WHAT YOU ARE ASKED TO DO
In the material below, find the line with "Great Grey Shrike, Harrington" and the line with "小刺猬(红圈)在草地上缓缓爬行。". Output exactly those two lines and all lines between them, leaving out pictures.

RECORDED INFORMATION

Start of Block

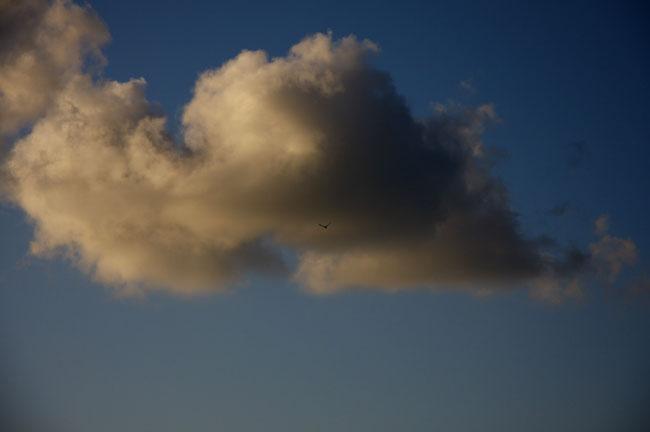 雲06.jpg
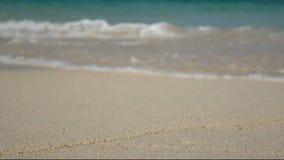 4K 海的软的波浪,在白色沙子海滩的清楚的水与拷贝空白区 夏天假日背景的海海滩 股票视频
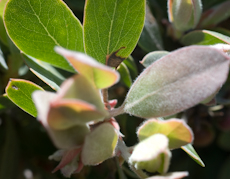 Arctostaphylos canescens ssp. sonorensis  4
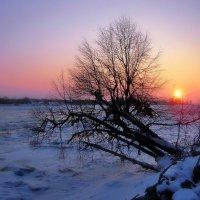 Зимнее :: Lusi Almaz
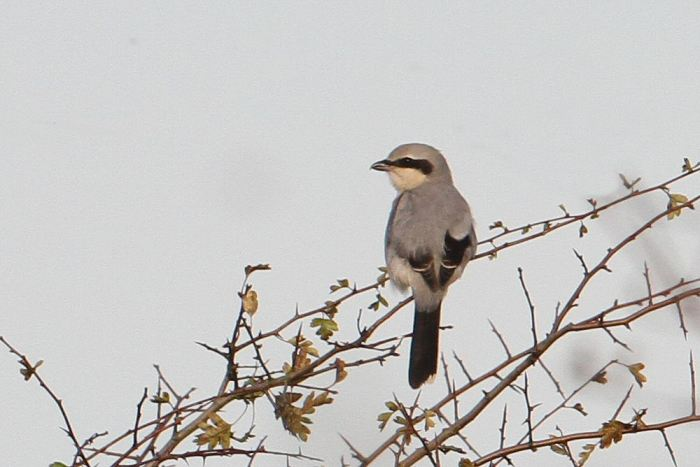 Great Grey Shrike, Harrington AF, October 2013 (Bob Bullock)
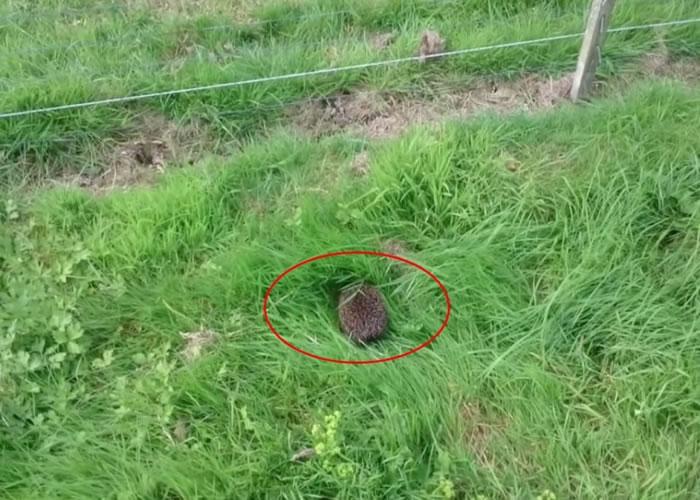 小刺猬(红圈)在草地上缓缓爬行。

End of Block
Start of Block

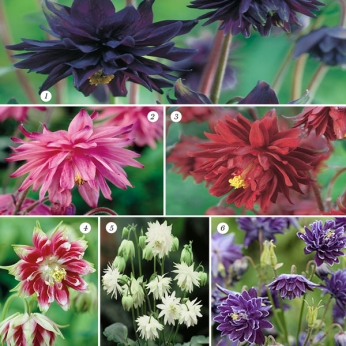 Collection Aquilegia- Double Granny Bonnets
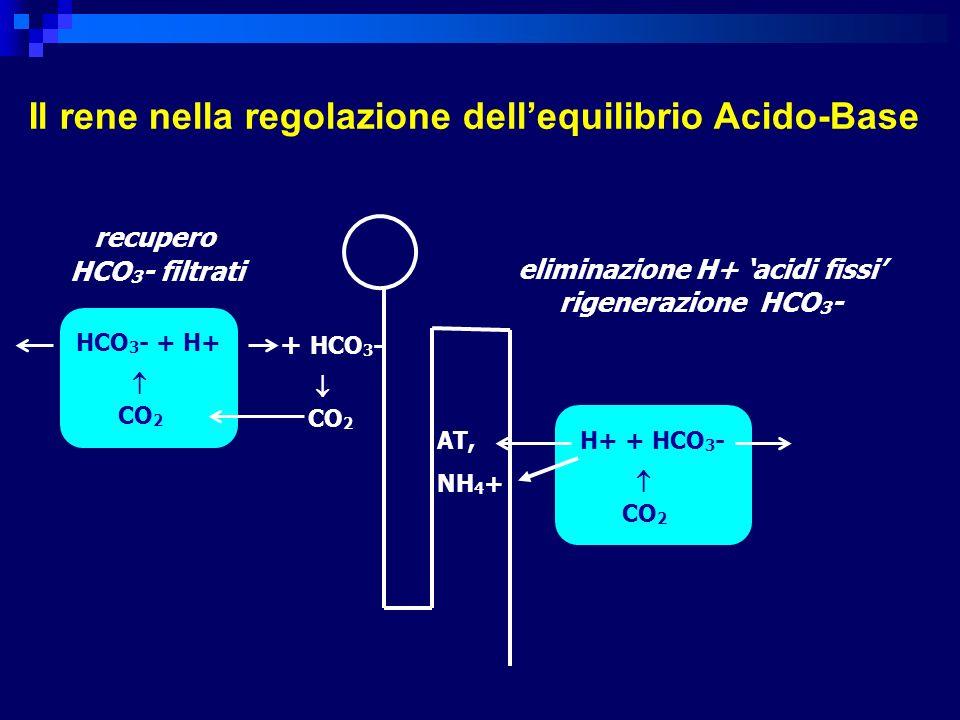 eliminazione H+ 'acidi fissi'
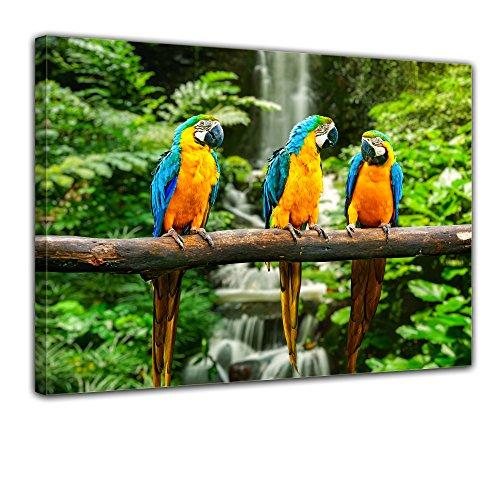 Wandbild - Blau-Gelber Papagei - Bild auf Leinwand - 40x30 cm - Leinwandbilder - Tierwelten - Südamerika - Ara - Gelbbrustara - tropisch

End of Block

EXERCISE OUTPUT
 Great Grey Shrike, Harrington AF, October 2013 (Bob Bullock)
 小刺猬(红圈)在草地上缓缓爬行。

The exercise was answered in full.